• ANGEZEIGTER TEXT:

────────────────

Johannes Rau Thomas_Köhler/dpa

Düsseldorf (dpa) - Der frühere NRW-Ministerpräsident und Bundespräsident Johannes Rau verfügte nach dem Urteil des Historikers Ulrich Heinemann über die besondere Fähigkeit, durch «politische Wärme» Menschen für die Demokratie einzunehmen. «Ein solcher politischer Sinn-Produzent fehlt in der heutigen Zeit», sagte Heinemann, Autor der kürzlich erschienenen Biografie «Johannes Rau: Der Besondere», der Deutschen Presse-Agentur. Rau habe die Gabe besessen, Menschen nicht nur über den Verstand anzusprechen, sondern über Geschichten, persönliche Begegnungen und Nähe auch auf der Gefühlsebene. «Diese politische Gabe fehlt heute ganz generell, dabei wäre sie nötiger denn je.»

Johannes Rau (1931-2006) war der am längsten amtierende Ministerpräsident des bevölkerungsreichsten Bundeslandes Nordrhein-Westfalen, der dreimal die absolute Mehrheit für die SPD holte. Er war bekannt für das Motto «Versöhnen statt spalten». «Bei den Beinamen «Versöhner», «Bruder Johannes» oder «der gute Mann von Wuppertal» schwang aber immer auch der Vorwurf mit, er sei konfliktscheu und kein wirklich harter Politiker», sagte Heinemann. «Aber das war er sehr wohl auch. Wenn er nicht machtbewusst gewesen wäre, hätte er sich nicht über Jahrzehnte an der Spitze halten können.»

Raus Macht fußte demnach auf einer unübersehbaren Zahl persönlicher Kontakte. «Er hatte nie eine Hausmacht in der SPD, er war kein eingeschworener Gewerkschafter, kein typischer Sozialdemokrat, sondern kam aus einer links-protestantischen Tradition. Er war darauf angewiesen, unendlich viele persönliche Beziehungen zu knüpfen.»

────────────────

• VORLIEGENDE DATEN:
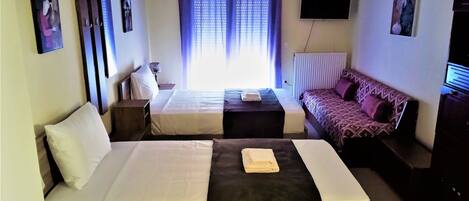 アパートメント | リビング エリア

────────────────

• GELESENES ANWENDEN:
1 - Für welches Motto war Johannes Rau laut dem Artikel über ihn bekannt?
2 - Übersetze bitte diesen Satz aus dem Artikel über Johannes Rau ins Englische: „Raus Macht fußte demnach auf einer unübersehbaren Zahl persönlicher Kontakte.“

• LÖSUNGEN DER ÜBUNGEN:
1 - «Versöhnen statt spalten»

2 - Accordingly, Rau's power rested on a vast number of personal contacts.